Levine, Norman 1923-2005
LEVINE, Norman 1923-2005
(Norman Albert Levine)
OBITUARY NOTICE—See index for CA sketch: Born October 22, 1923, in Rakow, Poland; died of a heart attack June 14, 2005, in Darlington, England. Writer. Levine was a novelist and short-story writer whose personal feelings of alienation were often manifested his fiction. Born in Poland of a Jewish family, he spent his childhood in Ottawa, Canada, where his father worked as a fruit seller. With the onset of World War II, he enlisted in the Royal Canadian Air Force and was stationed in Yorkshire, England. It was while here that he became enamored with the English people and came to consider them culturally superior to the Canadians.

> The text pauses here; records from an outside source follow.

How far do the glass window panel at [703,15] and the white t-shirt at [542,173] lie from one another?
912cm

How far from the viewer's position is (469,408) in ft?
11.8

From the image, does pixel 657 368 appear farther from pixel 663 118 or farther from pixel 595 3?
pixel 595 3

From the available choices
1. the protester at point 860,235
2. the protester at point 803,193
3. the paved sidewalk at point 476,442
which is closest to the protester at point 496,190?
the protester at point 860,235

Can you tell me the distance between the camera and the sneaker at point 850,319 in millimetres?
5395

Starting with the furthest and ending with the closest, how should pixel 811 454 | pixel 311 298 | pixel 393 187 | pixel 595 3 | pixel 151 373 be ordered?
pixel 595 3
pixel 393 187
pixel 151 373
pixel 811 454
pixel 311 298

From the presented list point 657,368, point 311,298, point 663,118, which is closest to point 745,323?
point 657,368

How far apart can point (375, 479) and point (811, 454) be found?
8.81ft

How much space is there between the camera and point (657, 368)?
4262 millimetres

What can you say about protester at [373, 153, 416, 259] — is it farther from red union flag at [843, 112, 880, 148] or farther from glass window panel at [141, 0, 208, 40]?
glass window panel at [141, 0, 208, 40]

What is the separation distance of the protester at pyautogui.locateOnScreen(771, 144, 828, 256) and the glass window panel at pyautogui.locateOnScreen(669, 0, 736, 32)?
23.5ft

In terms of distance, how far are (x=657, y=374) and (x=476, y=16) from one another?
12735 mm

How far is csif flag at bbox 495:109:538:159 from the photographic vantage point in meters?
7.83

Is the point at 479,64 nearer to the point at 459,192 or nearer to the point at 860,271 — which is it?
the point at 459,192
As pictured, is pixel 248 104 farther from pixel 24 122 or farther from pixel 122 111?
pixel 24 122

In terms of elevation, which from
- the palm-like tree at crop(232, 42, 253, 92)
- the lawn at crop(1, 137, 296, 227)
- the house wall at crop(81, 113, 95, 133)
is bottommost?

Finishing his B.A. at McGill University in 1948, and completing a master's degree the next year, Levine found his fascination with England and its literature reinforced by a year spent at King's College, Cambridge, on a fellowship. By this time, Levine had already been publishing poetry, his first two collections being Myssium (1948) and The Tightrope Walker (1950). His next work, The Angled Road (1952), was a novel, but it was his travel book Canada Made Me (1958) that caused Canadian audiences to disapprove of Levine's work. The book was fairly critical of the country, and the result was that for many years thereafter Levine could not get his books published there. He became very popular in England and Europe, however, and was especially appreciated for his short stories, collected in such books as One Way Ticket (1961), I Don't Want to Know Anyone Too Well (1971), and Why Do You Live So Far Away? (1984). As a Jewish immigrant who later became an expatriate author, Levine often felt himself to be an outsider, and the theme of alienation found its way into much of his fiction. Levine earned popularity through his writing, however, and with the exception of a year as head of the English department at Barnstaple Boys Grammar School in Devon from 1953 to 1954, and a year as resident writer at the University of New Brunswick from 1965 to 1966, he made his living through his writings. Later in his career, he regained the acceptance of Canadian audiences and publishers, and even received two Canada Council arts awards. In 2002, he was presented with the Writers' Trust of Canada Matt Cohen Award for his lifetime contributions to literature. Among his more recent books are Something Happened Here (1991) and By Frozen River (2000).
OBITUARIES AND OTHER SOURCES:
PERIODICALS
Guardian (London, England), July 1, 2005, p. 29.
Independent (London, England), June 20, 2005, p. 34.
Times (London, England), July 16, 2005, p. 70.